* THE REQUEST
Write out the rows exactly as they appear, from the line containing "Of the things" through the end of the rows, including both ends.

* ENTRIES SHOWN
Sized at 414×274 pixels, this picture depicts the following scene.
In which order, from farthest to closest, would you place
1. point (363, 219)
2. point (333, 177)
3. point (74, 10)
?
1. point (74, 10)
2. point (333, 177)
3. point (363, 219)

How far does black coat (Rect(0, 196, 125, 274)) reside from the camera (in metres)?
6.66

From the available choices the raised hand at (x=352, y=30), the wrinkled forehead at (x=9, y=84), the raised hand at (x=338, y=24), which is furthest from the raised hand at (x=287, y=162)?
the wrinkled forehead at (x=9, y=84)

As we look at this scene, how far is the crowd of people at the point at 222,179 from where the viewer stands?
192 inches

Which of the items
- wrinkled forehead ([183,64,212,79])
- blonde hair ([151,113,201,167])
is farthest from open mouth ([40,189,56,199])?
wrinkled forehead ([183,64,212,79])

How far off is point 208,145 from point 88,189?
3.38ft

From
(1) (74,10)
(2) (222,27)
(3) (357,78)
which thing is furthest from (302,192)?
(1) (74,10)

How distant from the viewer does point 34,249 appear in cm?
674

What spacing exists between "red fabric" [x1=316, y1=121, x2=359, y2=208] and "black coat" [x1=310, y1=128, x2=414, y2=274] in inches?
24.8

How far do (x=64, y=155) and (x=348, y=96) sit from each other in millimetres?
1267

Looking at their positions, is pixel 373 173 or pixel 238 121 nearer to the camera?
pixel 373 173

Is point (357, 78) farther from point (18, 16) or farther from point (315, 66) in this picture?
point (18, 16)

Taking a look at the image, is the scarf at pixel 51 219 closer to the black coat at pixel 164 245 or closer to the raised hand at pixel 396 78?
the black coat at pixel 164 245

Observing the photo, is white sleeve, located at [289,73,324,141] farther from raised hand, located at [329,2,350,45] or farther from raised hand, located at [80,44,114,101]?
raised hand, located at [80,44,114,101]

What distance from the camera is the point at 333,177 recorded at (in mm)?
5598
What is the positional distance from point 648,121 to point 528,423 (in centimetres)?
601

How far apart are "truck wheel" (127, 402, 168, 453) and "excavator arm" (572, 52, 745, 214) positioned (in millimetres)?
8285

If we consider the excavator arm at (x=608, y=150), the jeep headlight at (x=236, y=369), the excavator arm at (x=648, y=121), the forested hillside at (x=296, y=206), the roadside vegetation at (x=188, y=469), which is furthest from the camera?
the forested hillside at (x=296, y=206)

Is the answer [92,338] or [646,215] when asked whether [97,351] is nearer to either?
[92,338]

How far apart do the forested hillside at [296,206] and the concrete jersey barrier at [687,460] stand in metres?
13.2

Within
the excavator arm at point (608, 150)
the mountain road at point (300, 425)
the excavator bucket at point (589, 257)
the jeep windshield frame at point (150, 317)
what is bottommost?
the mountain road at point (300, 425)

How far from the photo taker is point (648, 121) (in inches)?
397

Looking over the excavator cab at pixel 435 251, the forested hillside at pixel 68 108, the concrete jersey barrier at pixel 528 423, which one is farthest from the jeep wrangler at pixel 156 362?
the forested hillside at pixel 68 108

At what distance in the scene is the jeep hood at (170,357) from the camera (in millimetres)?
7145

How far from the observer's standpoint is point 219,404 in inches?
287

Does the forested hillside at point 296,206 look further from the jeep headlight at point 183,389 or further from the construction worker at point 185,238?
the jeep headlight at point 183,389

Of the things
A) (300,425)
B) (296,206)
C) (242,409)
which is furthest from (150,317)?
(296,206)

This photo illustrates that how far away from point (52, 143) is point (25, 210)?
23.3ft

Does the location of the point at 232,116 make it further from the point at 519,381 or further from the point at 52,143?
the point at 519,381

* COMPLETE OUTPUT
Of the things
A) (300,425)
B) (296,206)
C) (242,409)
which is furthest from (150,317)?
(296,206)

This photo illustrates that how far away from point (52, 143) is point (25, 210)?
23.3ft

Does the location of the point at 232,116 make it further from the point at 519,381 or further from the point at 52,143?
the point at 519,381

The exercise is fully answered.